Ibnu Rusyd berargumentasi bahwa di dalam al-Qur’an terdapat banyak ayat-ayat yang memerintahkan kita untuk menggunakan akal untuk memahami segala yang wujud. Karena akal ini tidak lain daripada proses berfikir yang menggunakan metode logika analogi (qiyas al-‘aqli), maka metode yang terbaik menurut sang poinir rasionalis ini adalah metode demonstrasi (qiyas al-burhani). Sama seperti qiyas dalam ilmu Fiqh (qiyas al-fiqhi), yang digunakan untuk menyimpulkan ketentuan hukum. metode demonstrasi (qiyas al-burhan) digunakan untuk mamahami segala yang wujud (al-maujudat). Dari pemahaman tersebut merupakan asas bagi kesimpulan Ibn Rushd yang menyatakan bahwa para filosof memiliki otoritas untuk menta’wilkan al-Quran.
Berasaskan pada kemampuan akal manusia, Ibnu Rusyd membagi kedalam tiga kelompok: Pertama “kelompok ahli awam”, metode ilmu pngetahuan yang sesuai untuk ahli awam ini adalah khathabi (retoris), dengan begitu al-Quran tidak dapat di ta’wilkan, karena mereka hanya orang-orang yang memahami al-Quran secara tertulis. Kedua, “kelompok pendebat”, untuk para pengguna metode ilmu pengetahuan secara dialetik ini ta’wil juga sulit diterapkan. dan ketiga adalah “kelompok ahli hikmah (ahli fikir)”, merekalah orang-orang yang menggunakan metode burhani (demonstratif), sementara ta’wil secara tertulis dalam bentuk karya, hanya bisa diperuntukkan bagi kaum ahli hikmah ini.
B. Syari’ah dzahir dan batin
wahyu dibagi kedalam tiga bentuk makna yang terkandung didalamnya yaitu :
• Teks yang maknanya dapat difahami dengan tiga metode yang berbeda (metode retorik, dialektik dan demonstratif)
• Teks yang maknanya hanya dapat diketahui dengan metode demonstrasi. Makna yang terkandung dalam teks ini terdiri dari:
a) makna dzahir, yaitu teks yang mengandung simbol-simbol (amtsal) yang dibuat untuk menerangkan idea-idea yang dimaksud.
b) makna batin, yaitu teks yang mengandungi idea-idea itu sendiri dan hanya dapat difahami oleh yang disebut ahli al-burhan.

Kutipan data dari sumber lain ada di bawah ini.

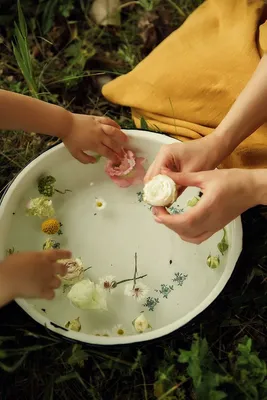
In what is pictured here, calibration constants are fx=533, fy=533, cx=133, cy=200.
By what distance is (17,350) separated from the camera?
952mm

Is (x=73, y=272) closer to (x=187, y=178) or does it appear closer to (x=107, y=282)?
(x=107, y=282)

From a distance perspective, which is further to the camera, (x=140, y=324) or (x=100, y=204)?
(x=100, y=204)

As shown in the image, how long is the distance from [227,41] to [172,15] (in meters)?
0.34

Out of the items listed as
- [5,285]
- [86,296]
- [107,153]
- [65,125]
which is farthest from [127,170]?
[5,285]

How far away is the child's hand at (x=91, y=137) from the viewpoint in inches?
42.4

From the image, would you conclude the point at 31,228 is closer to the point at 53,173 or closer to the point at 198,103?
the point at 53,173

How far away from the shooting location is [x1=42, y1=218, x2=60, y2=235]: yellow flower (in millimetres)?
1116

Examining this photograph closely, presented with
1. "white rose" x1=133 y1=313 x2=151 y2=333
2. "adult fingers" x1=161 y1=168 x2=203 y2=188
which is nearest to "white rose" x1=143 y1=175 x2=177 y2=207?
"adult fingers" x1=161 y1=168 x2=203 y2=188

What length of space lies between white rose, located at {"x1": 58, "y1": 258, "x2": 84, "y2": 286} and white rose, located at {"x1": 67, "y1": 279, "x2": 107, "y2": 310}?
0.02m

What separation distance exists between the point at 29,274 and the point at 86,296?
171 mm

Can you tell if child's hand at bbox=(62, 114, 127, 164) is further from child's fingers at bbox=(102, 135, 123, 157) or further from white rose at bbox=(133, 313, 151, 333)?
white rose at bbox=(133, 313, 151, 333)

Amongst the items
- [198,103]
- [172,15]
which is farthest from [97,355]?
[172,15]

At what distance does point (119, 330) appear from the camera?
1.04m

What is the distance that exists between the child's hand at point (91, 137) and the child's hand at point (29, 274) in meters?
0.27
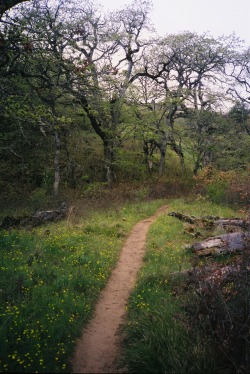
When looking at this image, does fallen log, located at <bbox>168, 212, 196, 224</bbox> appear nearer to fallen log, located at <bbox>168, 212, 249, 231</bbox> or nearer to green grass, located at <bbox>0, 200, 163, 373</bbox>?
fallen log, located at <bbox>168, 212, 249, 231</bbox>

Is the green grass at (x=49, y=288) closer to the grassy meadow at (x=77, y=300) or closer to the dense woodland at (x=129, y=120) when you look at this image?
the grassy meadow at (x=77, y=300)

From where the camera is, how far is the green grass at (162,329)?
4.39 metres

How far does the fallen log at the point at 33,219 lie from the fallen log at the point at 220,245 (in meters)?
6.96

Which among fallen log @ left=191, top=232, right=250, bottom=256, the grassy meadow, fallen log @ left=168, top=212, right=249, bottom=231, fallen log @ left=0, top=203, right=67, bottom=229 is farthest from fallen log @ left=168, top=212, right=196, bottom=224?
fallen log @ left=0, top=203, right=67, bottom=229

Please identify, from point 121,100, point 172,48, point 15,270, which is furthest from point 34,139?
point 15,270

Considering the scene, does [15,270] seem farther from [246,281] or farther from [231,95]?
[231,95]

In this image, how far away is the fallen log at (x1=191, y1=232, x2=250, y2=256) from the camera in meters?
8.80

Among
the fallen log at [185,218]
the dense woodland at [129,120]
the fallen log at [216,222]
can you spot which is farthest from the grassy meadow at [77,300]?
the dense woodland at [129,120]

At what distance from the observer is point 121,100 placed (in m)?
21.6

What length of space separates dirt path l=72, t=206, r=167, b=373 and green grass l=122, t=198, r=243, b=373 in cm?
23

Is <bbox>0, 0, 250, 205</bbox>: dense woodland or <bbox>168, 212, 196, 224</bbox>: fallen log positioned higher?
<bbox>0, 0, 250, 205</bbox>: dense woodland

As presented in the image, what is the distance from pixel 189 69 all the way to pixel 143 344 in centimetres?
2642

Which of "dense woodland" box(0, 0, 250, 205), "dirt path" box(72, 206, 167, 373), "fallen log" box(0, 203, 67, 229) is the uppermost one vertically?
"dense woodland" box(0, 0, 250, 205)

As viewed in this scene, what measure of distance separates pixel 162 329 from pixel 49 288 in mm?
2850
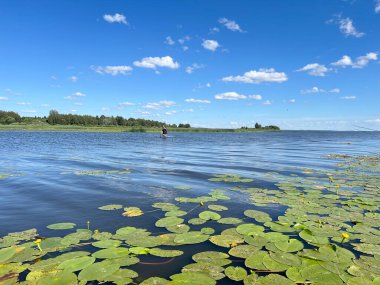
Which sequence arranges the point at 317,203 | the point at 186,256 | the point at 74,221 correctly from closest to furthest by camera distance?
the point at 186,256 < the point at 74,221 < the point at 317,203

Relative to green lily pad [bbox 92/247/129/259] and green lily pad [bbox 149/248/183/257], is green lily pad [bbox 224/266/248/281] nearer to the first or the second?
green lily pad [bbox 149/248/183/257]

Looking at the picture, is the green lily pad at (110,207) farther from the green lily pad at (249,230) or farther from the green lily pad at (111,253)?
the green lily pad at (249,230)

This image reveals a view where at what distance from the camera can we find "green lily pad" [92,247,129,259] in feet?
13.0

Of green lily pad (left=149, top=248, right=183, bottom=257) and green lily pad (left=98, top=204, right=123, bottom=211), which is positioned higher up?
green lily pad (left=149, top=248, right=183, bottom=257)

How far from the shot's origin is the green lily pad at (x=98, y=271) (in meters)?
3.41

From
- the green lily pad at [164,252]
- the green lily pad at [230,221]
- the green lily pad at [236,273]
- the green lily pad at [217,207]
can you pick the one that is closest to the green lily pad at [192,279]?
the green lily pad at [236,273]

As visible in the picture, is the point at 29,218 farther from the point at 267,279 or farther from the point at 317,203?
the point at 317,203

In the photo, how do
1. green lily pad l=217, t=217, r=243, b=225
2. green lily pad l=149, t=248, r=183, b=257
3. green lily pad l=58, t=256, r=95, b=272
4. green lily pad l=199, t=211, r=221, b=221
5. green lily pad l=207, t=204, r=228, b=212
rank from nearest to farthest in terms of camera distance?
1. green lily pad l=58, t=256, r=95, b=272
2. green lily pad l=149, t=248, r=183, b=257
3. green lily pad l=217, t=217, r=243, b=225
4. green lily pad l=199, t=211, r=221, b=221
5. green lily pad l=207, t=204, r=228, b=212

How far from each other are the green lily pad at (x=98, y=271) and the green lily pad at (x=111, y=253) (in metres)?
0.23

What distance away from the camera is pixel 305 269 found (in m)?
3.66

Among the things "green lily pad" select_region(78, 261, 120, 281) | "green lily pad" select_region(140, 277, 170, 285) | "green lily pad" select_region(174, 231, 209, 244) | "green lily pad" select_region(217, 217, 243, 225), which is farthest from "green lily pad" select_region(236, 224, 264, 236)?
"green lily pad" select_region(78, 261, 120, 281)

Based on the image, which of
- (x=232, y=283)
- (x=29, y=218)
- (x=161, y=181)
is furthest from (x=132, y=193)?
(x=232, y=283)

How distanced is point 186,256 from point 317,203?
4.42 metres

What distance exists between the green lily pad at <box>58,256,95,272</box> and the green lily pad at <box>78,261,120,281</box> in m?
0.08
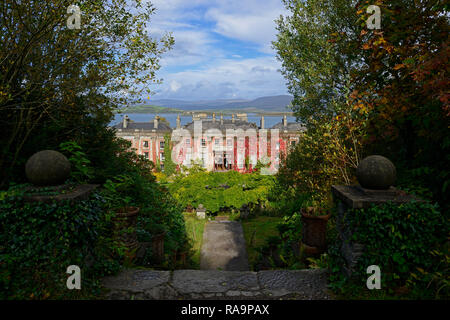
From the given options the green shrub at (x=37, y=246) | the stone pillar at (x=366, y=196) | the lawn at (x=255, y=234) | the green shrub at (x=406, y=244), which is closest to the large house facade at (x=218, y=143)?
the lawn at (x=255, y=234)

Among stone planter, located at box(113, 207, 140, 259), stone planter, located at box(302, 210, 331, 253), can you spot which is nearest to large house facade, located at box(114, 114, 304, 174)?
stone planter, located at box(302, 210, 331, 253)

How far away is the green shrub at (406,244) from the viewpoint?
157 inches

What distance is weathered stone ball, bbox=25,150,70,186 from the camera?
4.39 meters

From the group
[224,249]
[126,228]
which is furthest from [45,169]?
[224,249]

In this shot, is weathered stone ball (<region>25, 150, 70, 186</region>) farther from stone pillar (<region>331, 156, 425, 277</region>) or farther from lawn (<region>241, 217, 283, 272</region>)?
lawn (<region>241, 217, 283, 272</region>)

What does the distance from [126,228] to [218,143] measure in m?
37.6

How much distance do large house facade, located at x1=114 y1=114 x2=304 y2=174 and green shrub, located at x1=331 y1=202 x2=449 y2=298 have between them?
34310mm

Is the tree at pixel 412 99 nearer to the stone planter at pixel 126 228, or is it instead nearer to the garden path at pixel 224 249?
the stone planter at pixel 126 228

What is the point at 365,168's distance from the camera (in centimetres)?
449

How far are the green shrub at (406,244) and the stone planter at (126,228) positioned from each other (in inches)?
177
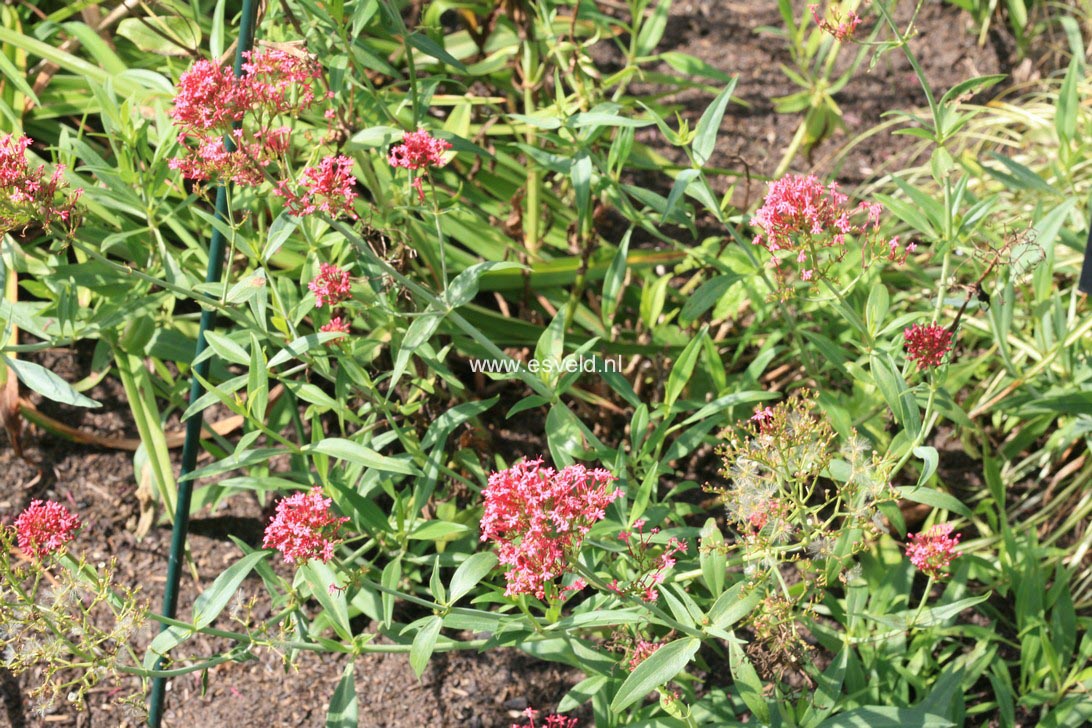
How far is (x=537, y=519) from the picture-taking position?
167cm

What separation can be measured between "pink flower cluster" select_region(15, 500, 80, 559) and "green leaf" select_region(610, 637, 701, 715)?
0.99 meters

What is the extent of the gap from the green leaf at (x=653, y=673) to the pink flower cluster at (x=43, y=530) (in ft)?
3.24

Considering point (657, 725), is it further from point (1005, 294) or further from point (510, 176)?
point (510, 176)

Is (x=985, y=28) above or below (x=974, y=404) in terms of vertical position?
above

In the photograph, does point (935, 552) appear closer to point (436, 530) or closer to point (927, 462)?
point (927, 462)

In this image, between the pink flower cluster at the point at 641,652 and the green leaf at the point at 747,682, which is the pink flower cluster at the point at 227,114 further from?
the green leaf at the point at 747,682

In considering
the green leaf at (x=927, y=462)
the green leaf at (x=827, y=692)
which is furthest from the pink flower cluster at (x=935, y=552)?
the green leaf at (x=827, y=692)

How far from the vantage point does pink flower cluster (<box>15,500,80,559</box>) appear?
1851 mm

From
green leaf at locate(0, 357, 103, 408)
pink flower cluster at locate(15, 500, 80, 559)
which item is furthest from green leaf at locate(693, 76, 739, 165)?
pink flower cluster at locate(15, 500, 80, 559)

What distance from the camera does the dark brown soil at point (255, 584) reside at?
107 inches

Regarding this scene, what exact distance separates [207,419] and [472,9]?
1551 mm

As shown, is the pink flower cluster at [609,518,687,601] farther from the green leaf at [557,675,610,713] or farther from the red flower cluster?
the red flower cluster

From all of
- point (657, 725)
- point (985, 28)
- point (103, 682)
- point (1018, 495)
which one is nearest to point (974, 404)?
point (1018, 495)

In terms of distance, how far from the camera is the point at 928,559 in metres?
2.08
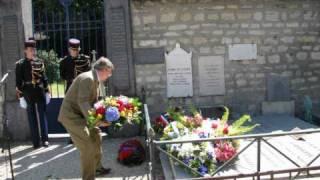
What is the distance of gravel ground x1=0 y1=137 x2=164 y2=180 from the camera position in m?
7.25

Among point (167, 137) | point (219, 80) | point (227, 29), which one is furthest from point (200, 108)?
point (167, 137)

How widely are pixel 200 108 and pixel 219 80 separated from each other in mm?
639

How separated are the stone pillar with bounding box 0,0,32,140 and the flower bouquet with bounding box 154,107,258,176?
3218 mm

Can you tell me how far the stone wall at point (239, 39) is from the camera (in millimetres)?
9695

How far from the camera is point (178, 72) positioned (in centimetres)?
980

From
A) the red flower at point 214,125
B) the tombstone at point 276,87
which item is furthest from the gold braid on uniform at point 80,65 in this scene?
the tombstone at point 276,87

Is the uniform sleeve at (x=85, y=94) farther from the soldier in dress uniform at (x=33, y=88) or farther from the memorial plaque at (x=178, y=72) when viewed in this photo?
the memorial plaque at (x=178, y=72)

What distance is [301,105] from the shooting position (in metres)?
10.4

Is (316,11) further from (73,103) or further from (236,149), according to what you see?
(73,103)

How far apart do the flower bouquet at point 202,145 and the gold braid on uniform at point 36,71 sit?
250 cm

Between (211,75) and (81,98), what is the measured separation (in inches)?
172

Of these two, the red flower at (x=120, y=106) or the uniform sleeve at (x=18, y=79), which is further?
the uniform sleeve at (x=18, y=79)

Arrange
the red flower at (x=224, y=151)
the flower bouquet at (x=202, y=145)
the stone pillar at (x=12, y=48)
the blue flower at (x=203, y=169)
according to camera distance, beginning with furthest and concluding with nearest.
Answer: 1. the stone pillar at (x=12, y=48)
2. the red flower at (x=224, y=151)
3. the flower bouquet at (x=202, y=145)
4. the blue flower at (x=203, y=169)

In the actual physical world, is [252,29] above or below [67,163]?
above
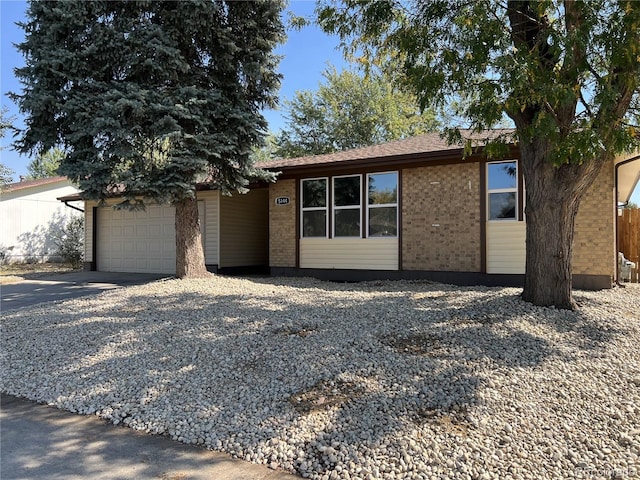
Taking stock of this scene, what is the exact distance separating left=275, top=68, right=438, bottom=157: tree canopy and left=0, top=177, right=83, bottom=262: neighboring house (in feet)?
44.5

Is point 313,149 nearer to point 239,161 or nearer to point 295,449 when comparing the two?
point 239,161

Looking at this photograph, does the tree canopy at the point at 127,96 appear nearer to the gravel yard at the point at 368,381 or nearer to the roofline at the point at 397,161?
the roofline at the point at 397,161

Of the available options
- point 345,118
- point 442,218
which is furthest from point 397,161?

• Teks yang bersifat ambiguos antara dzahir dan batin. Klassifikasi teks wahyu ini juga merujuk kepada kemungkinan untuk dapat difahami dengan akal.
Maka itu ia memahami istilah “ta’wil” sebagai penafsiran dan penjelasan ucapan, ia tetap menekankan pada kesesuaiannya dengan makna dzahir dari lafadz ucapan itu. Dalam pandangannya perkataan dzahir yang dapat difahami dari lafadz bermacam-macam bentuknya, ada yang menurut konteksnya dan ada pula yang difahami sesuai dengan ikatan-ikatan yang ada didalamnya.
Untuk itu, Ibnu Rusyd menetapkan tiga syarat, agar ta’wil itu dapat diterima:
1) menjaga agar lafadz itu sesuai dengan makna yang terdapat dalam Bahasa Arab dan maksud al-syari’ serta tidak memahami dengan makna lain.
2) menjaga agar maknanya sesuai dengan yang dimaksudkan oleh pembicara dalam konteks lafaznya.
3) memperhatikan “mustawa al-ma’rifi” (tingkatan nalar dan pengetahuan) kepada siapa “ta’wil” itu dihadapkan.
Oleh itu kita tidak boleh menta’wilkan lafadz-lafadz al-Qur’an dengan sesuka hati tanpa mengkaji maksud yang sesungguhnya sesuai dengan konteks masing-masing lafadz.